Your task is to return, word for word, only the lines from the line with "What is the measurable" through the close of the data. Exclude all pictures.

>>>>>

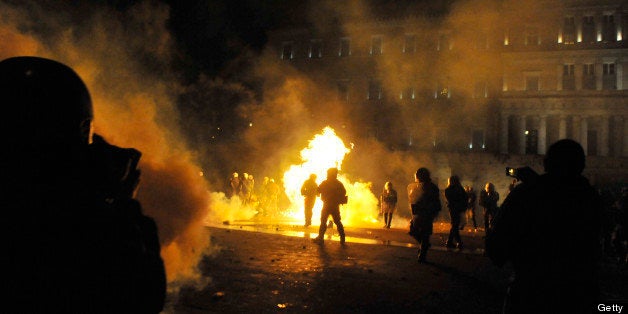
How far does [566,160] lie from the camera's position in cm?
276

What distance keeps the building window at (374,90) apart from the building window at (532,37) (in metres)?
13.9

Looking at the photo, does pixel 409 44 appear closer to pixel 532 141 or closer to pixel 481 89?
pixel 481 89

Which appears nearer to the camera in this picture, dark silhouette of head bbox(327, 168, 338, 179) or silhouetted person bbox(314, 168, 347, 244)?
silhouetted person bbox(314, 168, 347, 244)

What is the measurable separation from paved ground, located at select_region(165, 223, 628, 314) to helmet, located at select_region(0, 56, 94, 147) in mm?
3980

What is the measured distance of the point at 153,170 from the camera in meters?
5.66

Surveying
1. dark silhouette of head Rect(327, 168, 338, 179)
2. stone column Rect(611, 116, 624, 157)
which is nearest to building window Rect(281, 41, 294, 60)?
stone column Rect(611, 116, 624, 157)

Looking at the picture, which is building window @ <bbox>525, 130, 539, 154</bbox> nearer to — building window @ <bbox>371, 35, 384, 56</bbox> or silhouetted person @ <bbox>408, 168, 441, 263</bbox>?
building window @ <bbox>371, 35, 384, 56</bbox>


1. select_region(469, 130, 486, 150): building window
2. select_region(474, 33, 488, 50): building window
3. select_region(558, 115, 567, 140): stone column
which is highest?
select_region(474, 33, 488, 50): building window

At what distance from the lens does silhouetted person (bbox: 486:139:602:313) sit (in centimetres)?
261

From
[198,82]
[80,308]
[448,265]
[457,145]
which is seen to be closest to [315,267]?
[448,265]

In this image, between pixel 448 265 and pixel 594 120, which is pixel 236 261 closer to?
pixel 448 265

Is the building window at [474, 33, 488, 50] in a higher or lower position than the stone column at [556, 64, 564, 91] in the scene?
higher

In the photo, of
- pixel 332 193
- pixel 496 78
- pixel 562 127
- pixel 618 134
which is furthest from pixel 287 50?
pixel 332 193

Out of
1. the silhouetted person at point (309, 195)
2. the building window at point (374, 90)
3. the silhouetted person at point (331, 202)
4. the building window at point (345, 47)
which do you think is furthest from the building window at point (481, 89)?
the silhouetted person at point (331, 202)
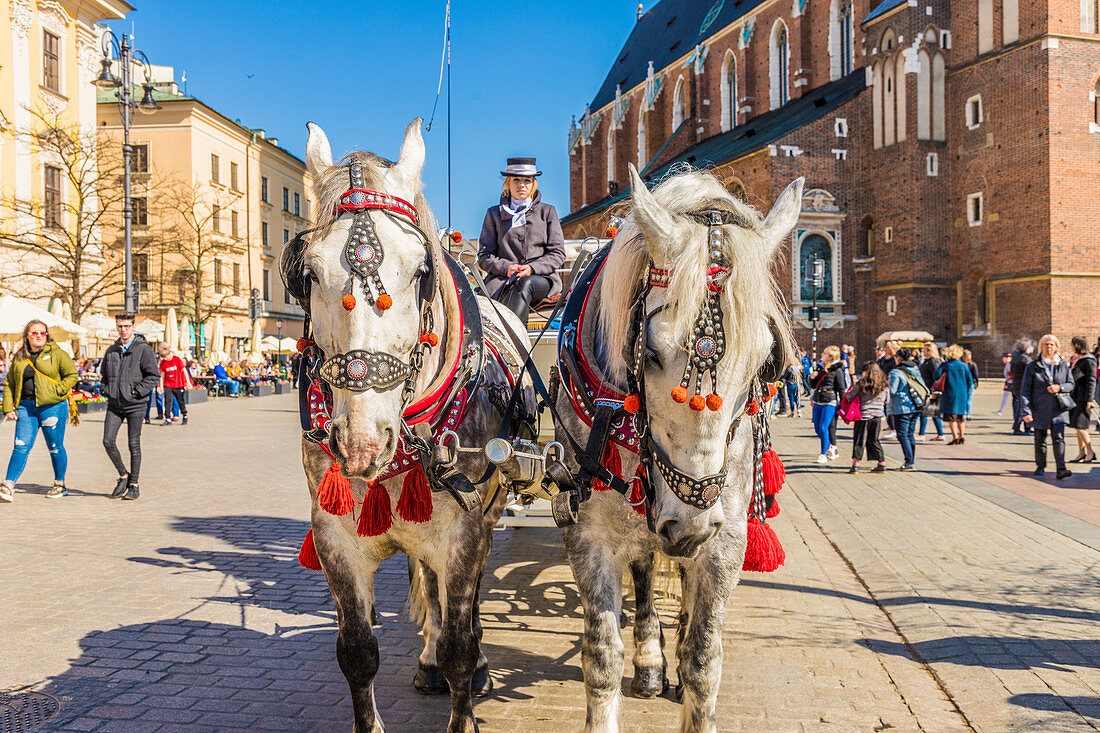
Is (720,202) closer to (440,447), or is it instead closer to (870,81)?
(440,447)

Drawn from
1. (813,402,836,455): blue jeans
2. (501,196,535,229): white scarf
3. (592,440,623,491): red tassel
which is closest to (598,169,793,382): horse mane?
(592,440,623,491): red tassel

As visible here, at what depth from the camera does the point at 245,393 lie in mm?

<<<<<

◆ **Written answer**:
What is the measurable separation from paved ground, located at select_region(165, 223, 628, 314) to helmet, located at select_region(0, 56, 94, 147) in mm?
3980

What is the measured distance of the point at 153,170 from the camera in meters?
5.66

Surveying
1. dark silhouette of head Rect(327, 168, 338, 179)
2. stone column Rect(611, 116, 624, 157)
which is nearest to building window Rect(281, 41, 294, 60)?
stone column Rect(611, 116, 624, 157)

Looking at the picture, which is building window @ <bbox>525, 130, 539, 154</bbox> nearer to — building window @ <bbox>371, 35, 384, 56</bbox> or silhouetted person @ <bbox>408, 168, 441, 263</bbox>?
building window @ <bbox>371, 35, 384, 56</bbox>


1. select_region(469, 130, 486, 150): building window
2. select_region(474, 33, 488, 50): building window
3. select_region(558, 115, 567, 140): stone column
which is highest?
select_region(474, 33, 488, 50): building window

At what distance from the lens does silhouetted person (bbox: 486:139:602:313) sit (in centimetres)?
261

From
[198,82]
[80,308]
[448,265]
[457,145]
which is seen to be closest to [315,267]?
[448,265]

In this image, between pixel 448 265 and pixel 594 120, which is pixel 236 261 closer to?
pixel 448 265

Is the building window at [474, 33, 488, 50] in a higher or lower position than the stone column at [556, 64, 564, 91] in the scene?
higher

In the photo, of
- pixel 332 193
- pixel 496 78
- pixel 562 127
- pixel 618 134
which is furthest from pixel 287 50?
pixel 332 193

Out of
1. the silhouetted person at point (309, 195)
2. the building window at point (374, 90)
3. the silhouetted person at point (331, 202)
4. the building window at point (345, 47)
which do you think is furthest from the building window at point (481, 89)?
the silhouetted person at point (331, 202)
Is (720,202) closer to (440,447), or is it instead closer to (870,81)?
(440,447)

Drawn from
1. (813,402,836,455): blue jeans
2. (501,196,535,229): white scarf
3. (592,440,623,491): red tassel
which is closest to (598,169,793,382): horse mane?
(592,440,623,491): red tassel

As visible here, at what depth from the camera does the point at 245,393 lie in mm?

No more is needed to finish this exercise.